On parle souvent de promotions comme si le sujet était la remise. Dans les officines structurées, le sujet est ailleurs : ce que la décision révèle du pilotage. Une promotion peut donner une impression immédiate de maîtrise. Plus de passages, plus de tickets et plus de mouvement. Mais ce mouvement peut masquer une réalité plus lente : un modèle économique qui se dérègle.
Ce n’est pas spectaculaire, c’est précisément pour cela que c’est structurant.
“Perdre de la marge” n’est pas toujours le bon diagnostic
Souvent, c’est la lecture qui se fragilise.
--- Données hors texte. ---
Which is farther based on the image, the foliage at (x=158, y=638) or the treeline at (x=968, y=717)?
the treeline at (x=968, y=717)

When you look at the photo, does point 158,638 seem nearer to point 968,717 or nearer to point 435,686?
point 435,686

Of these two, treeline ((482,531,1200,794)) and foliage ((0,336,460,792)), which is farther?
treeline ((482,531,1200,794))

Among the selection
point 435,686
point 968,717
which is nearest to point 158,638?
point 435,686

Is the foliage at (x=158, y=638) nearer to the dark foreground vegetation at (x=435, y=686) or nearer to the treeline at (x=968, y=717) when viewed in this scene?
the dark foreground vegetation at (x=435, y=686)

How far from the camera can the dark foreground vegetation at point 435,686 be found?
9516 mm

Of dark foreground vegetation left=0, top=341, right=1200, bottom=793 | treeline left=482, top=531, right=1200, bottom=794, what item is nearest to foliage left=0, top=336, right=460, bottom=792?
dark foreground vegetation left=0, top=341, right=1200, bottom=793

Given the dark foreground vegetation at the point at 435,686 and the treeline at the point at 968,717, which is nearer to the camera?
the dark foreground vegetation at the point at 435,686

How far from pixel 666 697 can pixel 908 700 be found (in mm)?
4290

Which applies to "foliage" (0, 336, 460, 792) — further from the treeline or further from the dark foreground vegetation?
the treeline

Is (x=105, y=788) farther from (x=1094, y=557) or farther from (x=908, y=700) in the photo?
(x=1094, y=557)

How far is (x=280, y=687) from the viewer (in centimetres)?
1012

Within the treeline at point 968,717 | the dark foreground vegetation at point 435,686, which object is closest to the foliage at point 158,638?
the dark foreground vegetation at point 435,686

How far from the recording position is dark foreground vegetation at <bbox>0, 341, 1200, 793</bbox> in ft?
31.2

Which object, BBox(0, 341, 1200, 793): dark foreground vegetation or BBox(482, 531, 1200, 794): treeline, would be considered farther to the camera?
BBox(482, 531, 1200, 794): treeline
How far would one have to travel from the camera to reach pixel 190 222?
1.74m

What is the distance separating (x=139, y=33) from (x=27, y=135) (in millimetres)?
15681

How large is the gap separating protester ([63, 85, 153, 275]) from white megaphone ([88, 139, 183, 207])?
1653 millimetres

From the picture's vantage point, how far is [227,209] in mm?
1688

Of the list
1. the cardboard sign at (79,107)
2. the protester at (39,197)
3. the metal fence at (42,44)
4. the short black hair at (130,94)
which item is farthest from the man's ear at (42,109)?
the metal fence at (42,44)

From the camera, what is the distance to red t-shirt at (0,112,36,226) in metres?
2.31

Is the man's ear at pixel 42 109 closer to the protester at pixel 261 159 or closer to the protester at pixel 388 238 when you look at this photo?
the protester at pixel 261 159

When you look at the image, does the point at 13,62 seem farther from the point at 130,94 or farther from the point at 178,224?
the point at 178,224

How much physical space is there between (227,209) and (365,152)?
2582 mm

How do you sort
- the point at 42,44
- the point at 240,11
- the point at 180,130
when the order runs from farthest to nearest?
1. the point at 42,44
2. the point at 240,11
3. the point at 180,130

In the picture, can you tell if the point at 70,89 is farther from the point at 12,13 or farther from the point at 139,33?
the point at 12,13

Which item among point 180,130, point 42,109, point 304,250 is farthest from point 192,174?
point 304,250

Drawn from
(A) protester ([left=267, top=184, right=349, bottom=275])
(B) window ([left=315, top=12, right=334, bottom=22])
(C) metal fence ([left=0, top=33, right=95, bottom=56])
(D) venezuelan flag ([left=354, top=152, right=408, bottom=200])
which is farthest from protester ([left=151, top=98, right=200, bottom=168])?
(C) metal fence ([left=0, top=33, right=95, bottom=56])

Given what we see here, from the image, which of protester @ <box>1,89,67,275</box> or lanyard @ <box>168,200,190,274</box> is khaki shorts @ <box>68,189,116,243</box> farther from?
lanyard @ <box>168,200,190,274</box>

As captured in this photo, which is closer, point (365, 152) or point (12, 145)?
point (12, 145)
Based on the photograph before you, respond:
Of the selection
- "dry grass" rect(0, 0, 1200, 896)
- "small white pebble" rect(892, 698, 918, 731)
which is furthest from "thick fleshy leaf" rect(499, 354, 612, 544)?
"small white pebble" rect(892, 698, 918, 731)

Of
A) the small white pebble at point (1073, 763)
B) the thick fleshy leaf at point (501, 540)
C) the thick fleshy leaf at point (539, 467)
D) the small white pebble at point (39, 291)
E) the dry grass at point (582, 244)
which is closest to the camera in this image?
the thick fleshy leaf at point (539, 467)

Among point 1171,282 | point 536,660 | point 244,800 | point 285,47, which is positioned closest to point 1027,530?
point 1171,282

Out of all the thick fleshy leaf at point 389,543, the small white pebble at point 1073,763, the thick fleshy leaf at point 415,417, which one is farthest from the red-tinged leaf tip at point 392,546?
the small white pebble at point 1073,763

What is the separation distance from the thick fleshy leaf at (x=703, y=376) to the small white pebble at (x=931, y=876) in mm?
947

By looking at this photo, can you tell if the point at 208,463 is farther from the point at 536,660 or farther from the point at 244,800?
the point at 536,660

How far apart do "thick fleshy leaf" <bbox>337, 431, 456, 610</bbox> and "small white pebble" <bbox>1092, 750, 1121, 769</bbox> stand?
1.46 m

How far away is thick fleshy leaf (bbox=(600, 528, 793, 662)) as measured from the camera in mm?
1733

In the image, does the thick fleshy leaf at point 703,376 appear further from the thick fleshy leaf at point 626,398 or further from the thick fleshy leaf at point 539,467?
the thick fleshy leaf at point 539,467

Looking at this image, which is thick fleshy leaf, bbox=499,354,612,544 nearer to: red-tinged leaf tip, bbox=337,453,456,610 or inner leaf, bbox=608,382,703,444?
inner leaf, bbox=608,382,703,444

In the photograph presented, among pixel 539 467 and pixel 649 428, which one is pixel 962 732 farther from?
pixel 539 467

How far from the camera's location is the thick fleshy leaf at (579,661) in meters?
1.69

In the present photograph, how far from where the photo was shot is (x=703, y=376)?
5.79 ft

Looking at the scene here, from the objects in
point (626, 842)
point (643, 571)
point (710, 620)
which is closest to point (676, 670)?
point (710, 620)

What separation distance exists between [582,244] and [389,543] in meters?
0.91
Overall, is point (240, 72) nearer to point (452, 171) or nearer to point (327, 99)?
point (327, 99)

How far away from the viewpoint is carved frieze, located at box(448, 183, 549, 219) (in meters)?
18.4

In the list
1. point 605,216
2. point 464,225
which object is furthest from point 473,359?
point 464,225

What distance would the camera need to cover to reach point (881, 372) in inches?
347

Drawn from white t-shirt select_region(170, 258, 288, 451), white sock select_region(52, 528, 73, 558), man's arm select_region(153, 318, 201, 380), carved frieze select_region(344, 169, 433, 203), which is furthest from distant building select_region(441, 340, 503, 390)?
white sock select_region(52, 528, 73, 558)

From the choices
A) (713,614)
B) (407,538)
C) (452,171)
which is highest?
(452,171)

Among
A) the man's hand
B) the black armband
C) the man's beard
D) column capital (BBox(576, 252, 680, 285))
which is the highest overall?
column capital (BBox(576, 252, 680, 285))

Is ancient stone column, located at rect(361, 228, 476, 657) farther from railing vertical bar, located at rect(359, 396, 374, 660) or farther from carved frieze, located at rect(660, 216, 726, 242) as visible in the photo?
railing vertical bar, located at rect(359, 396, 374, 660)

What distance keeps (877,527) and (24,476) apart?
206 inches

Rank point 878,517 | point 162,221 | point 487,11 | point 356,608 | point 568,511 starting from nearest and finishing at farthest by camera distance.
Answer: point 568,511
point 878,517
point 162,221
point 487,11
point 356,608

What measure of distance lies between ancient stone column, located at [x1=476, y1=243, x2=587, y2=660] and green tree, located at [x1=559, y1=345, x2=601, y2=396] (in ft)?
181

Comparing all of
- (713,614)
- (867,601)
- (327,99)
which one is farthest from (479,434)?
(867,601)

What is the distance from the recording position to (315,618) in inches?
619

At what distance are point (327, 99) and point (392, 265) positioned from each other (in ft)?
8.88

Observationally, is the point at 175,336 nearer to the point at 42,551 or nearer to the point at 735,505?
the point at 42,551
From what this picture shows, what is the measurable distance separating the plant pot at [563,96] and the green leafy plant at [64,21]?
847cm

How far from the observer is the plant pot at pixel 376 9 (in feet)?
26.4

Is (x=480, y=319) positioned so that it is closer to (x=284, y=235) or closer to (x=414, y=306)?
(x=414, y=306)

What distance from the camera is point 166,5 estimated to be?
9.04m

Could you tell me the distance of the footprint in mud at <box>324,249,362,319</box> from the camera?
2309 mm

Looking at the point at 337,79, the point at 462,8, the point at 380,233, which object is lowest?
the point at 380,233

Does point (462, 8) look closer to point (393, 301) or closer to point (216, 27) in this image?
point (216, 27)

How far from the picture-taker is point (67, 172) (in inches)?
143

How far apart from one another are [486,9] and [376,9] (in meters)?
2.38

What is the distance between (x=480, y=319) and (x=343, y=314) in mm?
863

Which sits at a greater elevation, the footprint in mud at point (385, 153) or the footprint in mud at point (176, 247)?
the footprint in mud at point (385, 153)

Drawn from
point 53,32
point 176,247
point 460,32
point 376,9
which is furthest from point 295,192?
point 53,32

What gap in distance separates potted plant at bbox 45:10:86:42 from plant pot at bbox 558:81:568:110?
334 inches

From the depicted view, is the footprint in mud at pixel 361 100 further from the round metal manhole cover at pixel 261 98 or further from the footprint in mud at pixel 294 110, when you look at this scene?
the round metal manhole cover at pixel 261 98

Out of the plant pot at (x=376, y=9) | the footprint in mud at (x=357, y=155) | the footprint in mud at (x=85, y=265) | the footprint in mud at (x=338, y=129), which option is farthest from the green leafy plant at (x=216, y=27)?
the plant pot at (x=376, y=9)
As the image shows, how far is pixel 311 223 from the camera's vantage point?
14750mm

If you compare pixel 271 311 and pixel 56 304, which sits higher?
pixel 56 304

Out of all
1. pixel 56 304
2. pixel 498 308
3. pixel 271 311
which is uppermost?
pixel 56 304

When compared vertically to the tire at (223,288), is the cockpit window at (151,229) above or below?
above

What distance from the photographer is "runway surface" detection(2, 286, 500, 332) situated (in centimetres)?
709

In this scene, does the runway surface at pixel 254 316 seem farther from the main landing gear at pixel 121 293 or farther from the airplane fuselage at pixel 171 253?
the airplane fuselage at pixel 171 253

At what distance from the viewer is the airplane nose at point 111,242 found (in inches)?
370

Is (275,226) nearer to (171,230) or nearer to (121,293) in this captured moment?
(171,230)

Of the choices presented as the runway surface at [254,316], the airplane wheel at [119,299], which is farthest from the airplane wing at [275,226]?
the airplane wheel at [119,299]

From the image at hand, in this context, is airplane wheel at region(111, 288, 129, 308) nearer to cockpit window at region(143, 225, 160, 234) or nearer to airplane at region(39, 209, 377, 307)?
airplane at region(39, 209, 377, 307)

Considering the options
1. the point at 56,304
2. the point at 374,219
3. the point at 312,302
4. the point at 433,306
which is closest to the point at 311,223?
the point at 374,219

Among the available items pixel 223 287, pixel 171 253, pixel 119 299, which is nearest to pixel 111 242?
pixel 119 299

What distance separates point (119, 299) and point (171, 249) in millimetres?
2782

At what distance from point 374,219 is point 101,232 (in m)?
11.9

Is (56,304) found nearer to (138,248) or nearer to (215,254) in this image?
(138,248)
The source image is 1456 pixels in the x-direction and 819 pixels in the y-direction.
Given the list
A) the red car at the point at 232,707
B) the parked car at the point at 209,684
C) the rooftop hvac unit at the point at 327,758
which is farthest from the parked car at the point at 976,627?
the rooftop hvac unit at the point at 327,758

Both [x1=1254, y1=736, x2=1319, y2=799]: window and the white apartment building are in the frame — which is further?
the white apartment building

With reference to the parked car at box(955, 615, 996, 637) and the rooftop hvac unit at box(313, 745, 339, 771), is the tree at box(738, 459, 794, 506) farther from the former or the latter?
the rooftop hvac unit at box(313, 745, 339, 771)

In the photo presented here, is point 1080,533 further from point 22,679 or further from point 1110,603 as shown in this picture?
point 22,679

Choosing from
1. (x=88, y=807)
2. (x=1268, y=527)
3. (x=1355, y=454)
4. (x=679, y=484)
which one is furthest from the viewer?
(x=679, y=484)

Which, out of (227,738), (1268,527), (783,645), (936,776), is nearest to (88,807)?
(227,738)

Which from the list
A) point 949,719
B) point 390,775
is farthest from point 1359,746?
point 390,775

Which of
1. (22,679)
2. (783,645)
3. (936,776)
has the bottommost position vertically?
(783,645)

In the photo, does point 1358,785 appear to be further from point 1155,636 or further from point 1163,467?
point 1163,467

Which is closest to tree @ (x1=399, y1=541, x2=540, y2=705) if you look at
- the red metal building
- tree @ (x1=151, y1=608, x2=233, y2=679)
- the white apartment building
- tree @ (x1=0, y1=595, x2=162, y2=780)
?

La situation est fréquente dans les officines structurées :
- Une opération semble fonctionner
- L’équipe est engagée
- Le rayon est dynamique
Les indicateurs visibles sont au vert : trafic, volume, rotation. Puis, au moment d’analyser le mois, un décalage apparaît... Le volume a progressé mais une partie significative des ventes concernait des références déjà naturellement rotatives. La promotion n’a pas créé de valeur supplémentaire, elle a déplacé de la valeur existante. Ce déplacement est invisible à court terme, i l ne crée pas d’alerte immédiate. Mais lorsqu’une remise touche un produit déjà naturel, elle ne soutient plus la croissance : elle modifie l’équilibre.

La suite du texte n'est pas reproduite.